# auto-disconnect couplers



## edgreeson65 (Aug 17, 2012)

I'm new to trains and i was wondering if there was a device that would connect/disconnect the couplers between the cars or do you need to do this manually?


----------



## Big Ed (Jun 16, 2009)

edgreeson65 said:


> I'm new to trains and i was wondering if there was a device that would connect/disconnect the couplers between the cars or do you need to do this manually?


What scale?


----------



## gunrunnerjohn (Nov 10, 2010)

For O-gauge, and now a limited number of HO-gauge, there are electrocouplers available for command equipment.


----------



## Southern (Nov 17, 2008)

There are many ways to uncouple couplers in HO.


----------



## edgreeson65 (Aug 17, 2012)

gunrunnerjohn said:


> For O-gauge, and now a limited number of HO-gauge, there are electrocouplers available for command equipment.





big ed said:


> What scale?


HO



Southern said:


> There are many ways to uncouple couplers in HO.


Which are ............


----------



## Hutch (Dec 19, 2012)

I just let my grand kids run them. They do a pretty good job of uncoupling everything.


----------



## Grabbem88 (Feb 24, 2012)

Hobby knives work magnets inbedded in-between the track is what I use


----------



## markgrecco (May 27, 2013)

Kadee makes magnets that will automatically uncouple cars when you stop over them. They need to be a metallic type coupler also. Kadee 308 fits under the rails and I think it's the 322 that fits between the rails. There is plenty of talk and videos about using them so just search out Kadee


----------



## DonR (Oct 18, 2012)

Kadee brand is likely the most popular line of couplers for HO trains. 
There are several other brands but most work with Kadee.

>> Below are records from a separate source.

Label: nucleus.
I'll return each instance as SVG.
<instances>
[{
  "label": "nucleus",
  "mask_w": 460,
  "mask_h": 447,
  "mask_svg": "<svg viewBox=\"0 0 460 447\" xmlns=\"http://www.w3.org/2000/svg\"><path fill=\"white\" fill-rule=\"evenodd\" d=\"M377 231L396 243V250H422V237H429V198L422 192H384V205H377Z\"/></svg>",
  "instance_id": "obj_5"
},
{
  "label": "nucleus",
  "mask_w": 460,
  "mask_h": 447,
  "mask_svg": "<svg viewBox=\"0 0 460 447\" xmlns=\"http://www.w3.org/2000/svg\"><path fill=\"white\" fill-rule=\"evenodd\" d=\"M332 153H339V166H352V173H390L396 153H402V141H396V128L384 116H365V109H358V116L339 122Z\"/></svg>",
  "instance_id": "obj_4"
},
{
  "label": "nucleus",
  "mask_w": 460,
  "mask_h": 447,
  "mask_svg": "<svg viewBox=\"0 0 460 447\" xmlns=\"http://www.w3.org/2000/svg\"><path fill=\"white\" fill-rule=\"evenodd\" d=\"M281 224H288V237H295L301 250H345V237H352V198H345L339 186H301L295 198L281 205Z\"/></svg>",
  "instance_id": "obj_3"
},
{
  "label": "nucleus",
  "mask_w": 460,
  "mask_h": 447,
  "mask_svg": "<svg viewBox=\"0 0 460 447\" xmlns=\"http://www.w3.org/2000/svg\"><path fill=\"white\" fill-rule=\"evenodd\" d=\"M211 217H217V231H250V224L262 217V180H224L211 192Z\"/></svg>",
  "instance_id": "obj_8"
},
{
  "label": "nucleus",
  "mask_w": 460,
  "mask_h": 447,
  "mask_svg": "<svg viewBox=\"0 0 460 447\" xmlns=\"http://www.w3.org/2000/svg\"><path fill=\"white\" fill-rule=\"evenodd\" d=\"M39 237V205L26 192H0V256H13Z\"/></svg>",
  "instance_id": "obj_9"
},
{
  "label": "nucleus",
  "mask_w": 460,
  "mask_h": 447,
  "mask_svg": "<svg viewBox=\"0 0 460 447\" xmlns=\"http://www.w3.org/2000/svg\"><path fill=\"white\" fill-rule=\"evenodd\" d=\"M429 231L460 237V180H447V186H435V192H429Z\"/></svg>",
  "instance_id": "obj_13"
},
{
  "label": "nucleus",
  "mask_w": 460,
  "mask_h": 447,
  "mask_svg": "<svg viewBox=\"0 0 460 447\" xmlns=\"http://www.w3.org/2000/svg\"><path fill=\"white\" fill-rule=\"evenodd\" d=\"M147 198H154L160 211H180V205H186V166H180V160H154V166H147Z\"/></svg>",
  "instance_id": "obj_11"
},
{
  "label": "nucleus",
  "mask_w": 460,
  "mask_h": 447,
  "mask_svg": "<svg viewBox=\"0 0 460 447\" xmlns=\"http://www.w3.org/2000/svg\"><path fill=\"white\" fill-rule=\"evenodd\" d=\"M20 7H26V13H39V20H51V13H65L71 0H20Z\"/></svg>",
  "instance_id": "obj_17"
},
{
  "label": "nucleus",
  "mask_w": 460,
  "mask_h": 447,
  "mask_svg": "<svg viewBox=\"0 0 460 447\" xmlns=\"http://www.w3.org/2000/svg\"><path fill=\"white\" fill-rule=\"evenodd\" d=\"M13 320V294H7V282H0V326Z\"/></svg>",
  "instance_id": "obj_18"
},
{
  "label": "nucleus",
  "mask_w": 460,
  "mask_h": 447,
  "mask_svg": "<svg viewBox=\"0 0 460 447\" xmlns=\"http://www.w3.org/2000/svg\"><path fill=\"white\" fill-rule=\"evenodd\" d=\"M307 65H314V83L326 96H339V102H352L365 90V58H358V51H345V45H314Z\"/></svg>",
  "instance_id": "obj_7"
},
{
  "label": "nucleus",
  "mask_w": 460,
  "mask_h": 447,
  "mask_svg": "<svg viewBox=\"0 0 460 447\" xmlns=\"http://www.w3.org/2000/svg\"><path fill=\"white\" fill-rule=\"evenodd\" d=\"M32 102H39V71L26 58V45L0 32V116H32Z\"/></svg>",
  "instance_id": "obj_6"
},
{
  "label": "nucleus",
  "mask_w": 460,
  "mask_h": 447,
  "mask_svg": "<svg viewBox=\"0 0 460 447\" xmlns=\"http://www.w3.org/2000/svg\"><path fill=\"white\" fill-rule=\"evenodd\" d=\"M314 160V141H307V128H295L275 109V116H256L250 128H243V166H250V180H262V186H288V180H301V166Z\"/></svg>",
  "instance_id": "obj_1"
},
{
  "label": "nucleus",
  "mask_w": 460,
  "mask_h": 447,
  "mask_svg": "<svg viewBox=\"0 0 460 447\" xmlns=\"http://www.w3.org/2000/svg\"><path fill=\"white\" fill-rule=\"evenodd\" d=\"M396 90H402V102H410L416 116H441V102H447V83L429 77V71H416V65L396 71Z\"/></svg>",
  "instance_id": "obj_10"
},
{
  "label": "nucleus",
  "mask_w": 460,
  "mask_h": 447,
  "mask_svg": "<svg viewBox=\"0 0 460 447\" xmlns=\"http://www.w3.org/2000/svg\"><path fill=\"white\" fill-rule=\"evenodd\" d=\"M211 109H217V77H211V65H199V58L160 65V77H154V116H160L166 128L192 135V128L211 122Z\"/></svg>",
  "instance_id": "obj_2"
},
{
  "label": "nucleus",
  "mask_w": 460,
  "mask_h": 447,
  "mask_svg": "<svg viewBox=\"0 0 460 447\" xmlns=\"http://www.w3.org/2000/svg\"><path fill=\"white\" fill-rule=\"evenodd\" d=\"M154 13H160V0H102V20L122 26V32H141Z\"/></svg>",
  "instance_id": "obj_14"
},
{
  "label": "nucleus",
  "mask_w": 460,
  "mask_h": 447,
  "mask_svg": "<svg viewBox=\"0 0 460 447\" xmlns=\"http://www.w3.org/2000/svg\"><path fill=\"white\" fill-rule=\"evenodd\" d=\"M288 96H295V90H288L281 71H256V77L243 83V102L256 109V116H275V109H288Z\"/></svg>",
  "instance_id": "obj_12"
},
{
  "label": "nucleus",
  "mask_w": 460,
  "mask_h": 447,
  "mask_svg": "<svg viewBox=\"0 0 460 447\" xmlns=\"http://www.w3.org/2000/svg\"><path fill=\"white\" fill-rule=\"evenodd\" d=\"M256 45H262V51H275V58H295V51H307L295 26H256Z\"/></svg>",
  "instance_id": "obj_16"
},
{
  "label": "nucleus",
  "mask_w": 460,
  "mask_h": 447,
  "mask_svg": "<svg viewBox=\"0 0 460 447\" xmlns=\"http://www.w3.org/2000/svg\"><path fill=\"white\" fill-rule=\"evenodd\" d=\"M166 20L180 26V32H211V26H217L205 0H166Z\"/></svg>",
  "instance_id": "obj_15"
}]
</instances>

A Kadee knuckle coupler looks very much like the one on railroad cars. It
has a 'brake hose' that hangs down similar to those on railroad cars. It it
metal tho and when it passes over a magnet under the track it swings to
one side. That motion uncouples the cars. 

Kadee also makes electric uncouplers. You push a button when the
2 cars you wish to uncouple are OVER it's location below the track. An
electro magnet causes the 'hoses' to swing to one side and uncouple.

To couple the cars, you simply push them together.

Some trains come with a horn/hook type of coupler. However, many
modellers prefer to remove these and replace with the Kadee. It is
not a difficult chore.

Don


----------



## gunrunnerjohn (Nov 10, 2010)

The MTH HO locomotives have command controlled electrocouplers, or at least are available with them.


----------



## edgreeson65 (Aug 17, 2012)

thanks for the replies ..... more stuff to buy:eyes:


----------



## SvenilVecchio (Jan 19, 2013)

Exsist system Sergent coupler: http://www.sergentengineering.com/


----------



## D&J Railroad (Oct 4, 2013)

I thought the McHenry couplers were automatic. It's just that they uncouple when ya run trains of moderate length or longer which causes the coupler shank to flex.


----------